Display article   Subject:  Laser Accessories Life Cycles
   04/30/97   19:18:42


LASER ACCESSORIES LIFE CYCLES

Many questions have come up concerning the life of laser toner
and other replacement kits.  Listed here are the "published" life
times of the products we sell.  When considering these life
times, you must be aware of the many different things that can
severely affect these page counts.

How is Life Measured?

First, each manufacturer has their own measurement.  It is
usually expressed as "xxx copies at x% print using x type of
paper at xx-xx degrees temperature range with a humidity of x%
using the built in default font."

This way of measuring enables the manufacturer to be consistent
from one time to the next.  This is the only way to accurately
predict the number of pages.

You can see right away that there are going to be varying numbers
achieved by different users simply because of the grade of paper
used, or the temperature in the room where the printer is
sitting, or the humidity of the room or paper when it is fed into
the printer.  Just by varying these three factors a user can
change the number of copies by as much as 50% one way or the
other.  You may find that some users get as few as 1000 copies
from an LP 1000 toner cartridge and that some get as many as
3000.

Toner and Toner Cartridge Life

One contributing factor is the length of the print run, which
means the number of copies that are printed right after each
other.  For example, writing ten letters and printing them each
as a separate print job is not the same as printing one letter
with a print instruction to make 10 copies.  The latter will take
less toner to accomplish and will deposit less toner in the
spillover tray (Kit B on the LP 1000).  And even further,
printing 10 separate letters, one each day for ten days, uses
even more toner than printing ten separate letters without ever
turning off the printer.

To help explain this, think about what happens when you turn
on a laser printer.  It first cycles through a complete
revolution which does indeed activate the toner system to clean
it.  That causes toner to be used and that cleaned toner to be
deposited into the spillover tray.

Similar things happen when printing is done one page at a time.
Even though the toner that actually ends up on ten pages of paper
is the same whether it is printed one page at a time or all at
once, the amount of toner needed to accomplish the job is much
different.

When ten pages are printed continuously in one print job, each
page follows the other right through the system in a systematic
pattern without the drum having to accomplish extra cycles for
cleaning.  When each page is printed separately, the drum must be
purged of bad toner.  This is because it may have sat on the drum
for days since the last print job -- the printer doesn't know
whether the last print instruction was accomplished one minute or
one month ago.  Therefore, before each page is printed, this
purging is accomplished using more toner and depositing more
toner in the spillover tray.  In addition, each print instruction
that is separate causes the drum to turn additional turns which
also uses more toner.

◆ ◆ ◆ ◆ ◆

_Tasks for this exercise:_
A – In the toner life article, extract everything from "Many questions have" down to "these page counts.".
B – Translate this sentence from the toner life article into Spanish: "This is the only way to accurately predict the number of pages."

_Dataset extract:_
◆ ◆ ◆ ◆ ◆

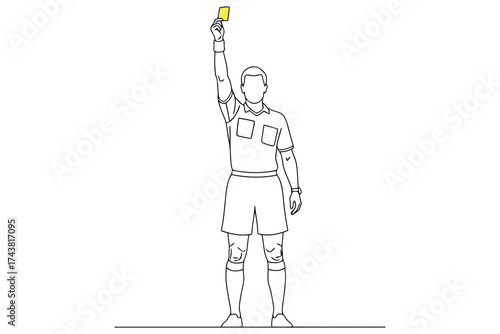 Vector art of soccer referee holding up a yellow card, signaling a foul or warning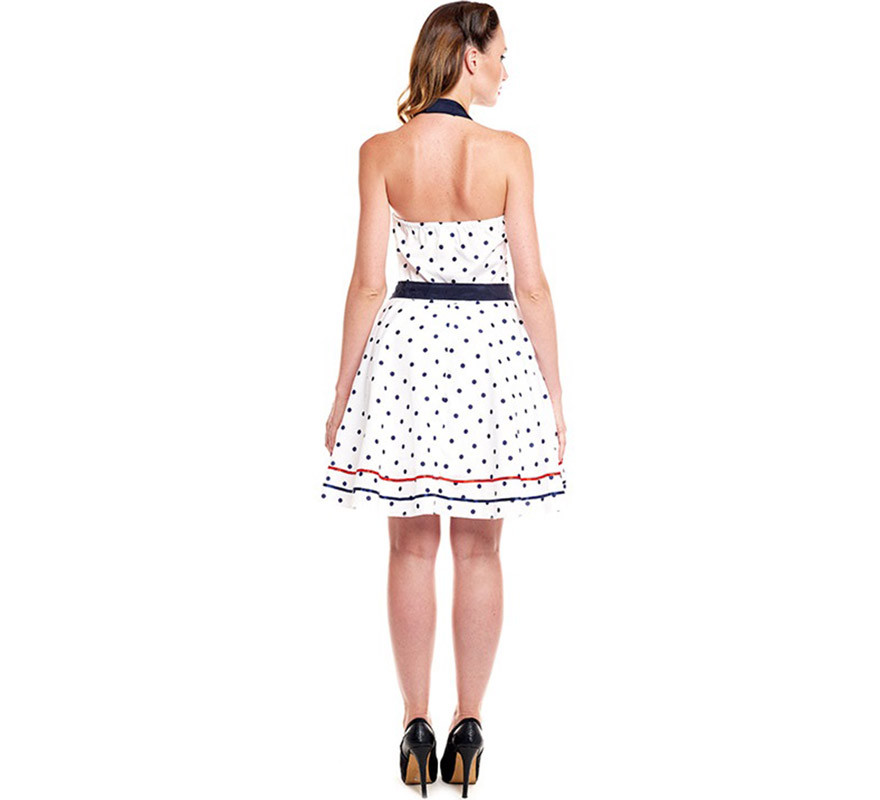 Fato de vestido de bolinhas brancas anos 50 feminino-B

◆ ◆ ◆ ◆ ◆

_Task-by-task solutions:_
A –
Many questions have come up concerning the life of laser toner
and other replacement kits.  Listed here are the "published" life
times of the products we sell.  When considering these life
times, you must be aware of the many different things that can
severely affect these page counts.

B – Esta es la única forma de predecir con precisión el número de páginas.